(QUESTIONS):
a. In the article on Publius Tullius Varro, which town was Varro a native of?
b. Write the next part of the article on Publius Tullius Varro, starting after its last sentence.

(GIVEN TEXT):
Segment Open
= Publius Tullius Varro =

2nd century Roman general and senator

Publius Tullius Varro was a Roman general and senator during the reign of Hadrian. The commander of two different legions during his career, one of his most important military roles was as commander of Legio VI Victrix during its transfer from Vetera in Germania Inferior to York in Roman Britain in AD 122.

== Life ==
Varro was a native of Tarquinii in Etruria. Anthony Birley wrote that "he had excellent connections in high places for his elder brother had been adopted, it would seem, by the influential Spaniard Dasumius, taking the names P. Dasumius Rusticus", indicating his brother was consul ordinarius in 119 as the colleague of the emperor Hadrian. However, it appears that Birley's understanding of this relationship was based on a misunderstanding of an inscription known as the Testamentum Dasumii, which had led experts to conclude that Tullius Varro was the friend of its testator whose son that person would adopt, and the adoptee would be known by the name L. Dasumius Tullius Tuscus. Once it was clear that the testator of this inscription was not "Dasumius", this reconstruction lapses. While it is possible that the man who adopted Varro's natural son was related to Dasumius Rusticus, he has no further relationship to Varro.

Varro's career began in the vigintivirate as a member of the decemviri stlitibus judicandis. He then received his first military commission, as the tribunus laticlavius of Legio XVI Flavia Firma, which was stationed at Satala at the time. He returned to Rome, where he was elected quaestor urbanus, and after his praetorship, Varro was assigned his first legion to command, Legio XII Fulminata which was stationed in the border province of Cappadocia. The sortition awarded him proconsular governor of Hispania Baetica which he held for a year, and Birley speculates that it may have been while he held this post that he came to the attention of Hadrian, who assigned Varro the "delicate" job of uprooting Legio VI Victrix from its long-term home and relocating it to Britain.
Segment Closed
Stored data
Segment Open
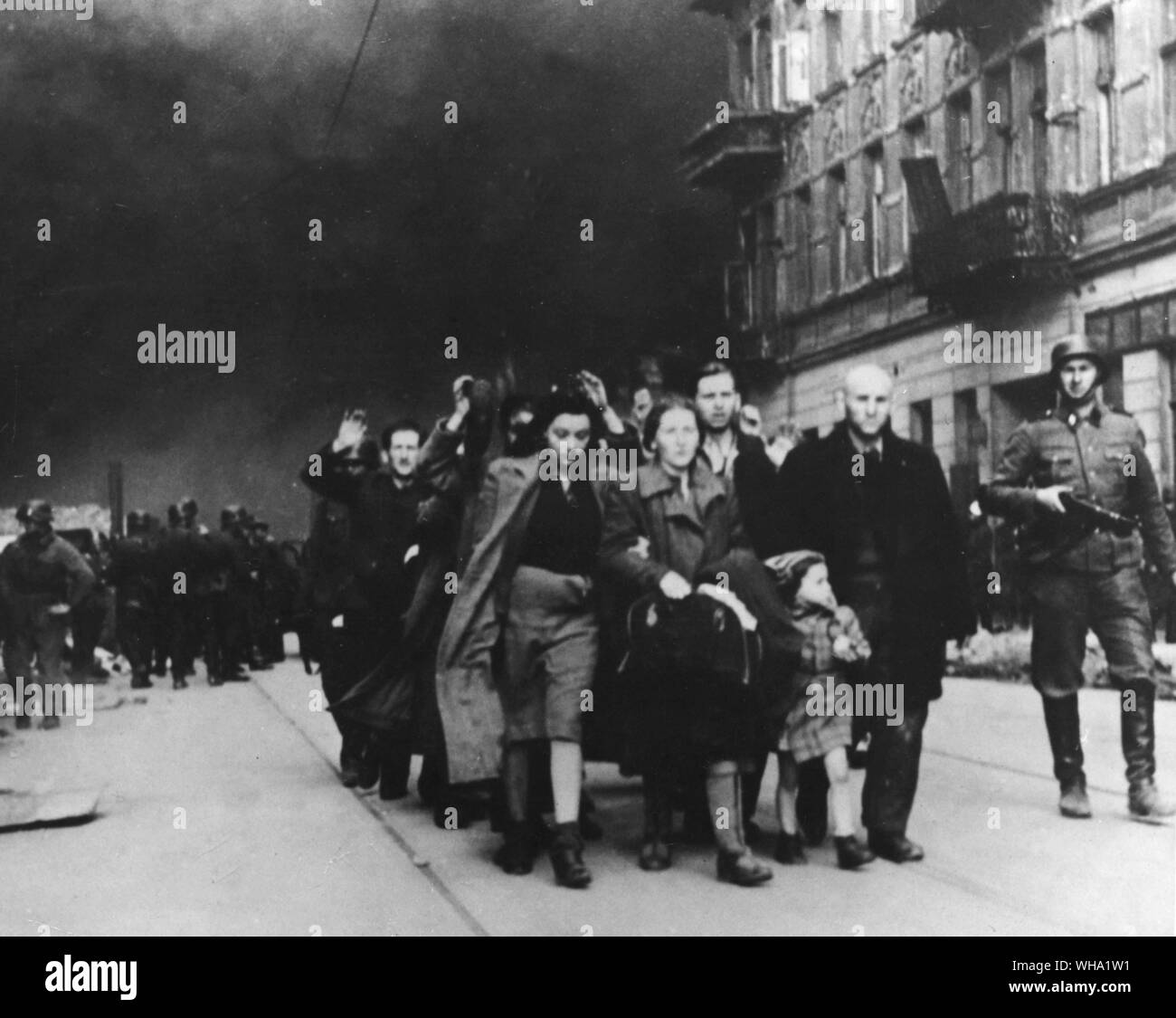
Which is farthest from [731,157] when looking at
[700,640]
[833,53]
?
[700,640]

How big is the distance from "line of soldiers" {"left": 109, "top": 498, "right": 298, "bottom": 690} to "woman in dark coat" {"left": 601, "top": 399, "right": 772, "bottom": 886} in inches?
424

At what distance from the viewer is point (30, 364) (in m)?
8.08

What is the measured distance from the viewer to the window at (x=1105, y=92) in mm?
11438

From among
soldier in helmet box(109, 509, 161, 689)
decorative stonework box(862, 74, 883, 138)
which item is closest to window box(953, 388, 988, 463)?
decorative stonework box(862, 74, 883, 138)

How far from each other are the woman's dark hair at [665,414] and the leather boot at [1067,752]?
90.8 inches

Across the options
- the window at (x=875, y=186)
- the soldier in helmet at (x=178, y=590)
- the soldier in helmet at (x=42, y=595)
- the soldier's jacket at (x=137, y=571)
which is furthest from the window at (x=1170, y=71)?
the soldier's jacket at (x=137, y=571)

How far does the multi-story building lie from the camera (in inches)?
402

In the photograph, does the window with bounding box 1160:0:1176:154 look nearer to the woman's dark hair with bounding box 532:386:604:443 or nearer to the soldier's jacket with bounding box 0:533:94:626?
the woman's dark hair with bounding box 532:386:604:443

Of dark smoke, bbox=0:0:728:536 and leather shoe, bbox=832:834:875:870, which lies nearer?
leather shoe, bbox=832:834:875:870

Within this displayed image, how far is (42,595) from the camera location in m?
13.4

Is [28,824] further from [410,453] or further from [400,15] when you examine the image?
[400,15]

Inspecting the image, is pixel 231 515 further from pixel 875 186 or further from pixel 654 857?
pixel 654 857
Segment Closed
(TASK-BY-TASK OUTPUTS):
a. Tarquinii in Etruria.

b.
His command of a second legion was followed by a term as prefect of the aerarium Saturni, or public treasury, after which Varro was appointed suffect consul in 127 with Junius Paetus as his colleague. After his consulship, Varro's subsequent offices were curator alvei Tiber, governor of Moesia Superior from 135 to 137, and Proconsul of Africa from 142 to 143. Birley notes that Varro's "social standing is demonstrated by his having been an augur."

== Family ==
Due to a number of facts, it is generally accepted that the suffect consul of 152, Lucius Dasumius Tullius Tuscus, is Varro's biological son. The elements "Lucius Dasumius" were added to the son's name from his adoptive father's whom Salomies notes was "certainly related" to Publius Dasumius Rusticus.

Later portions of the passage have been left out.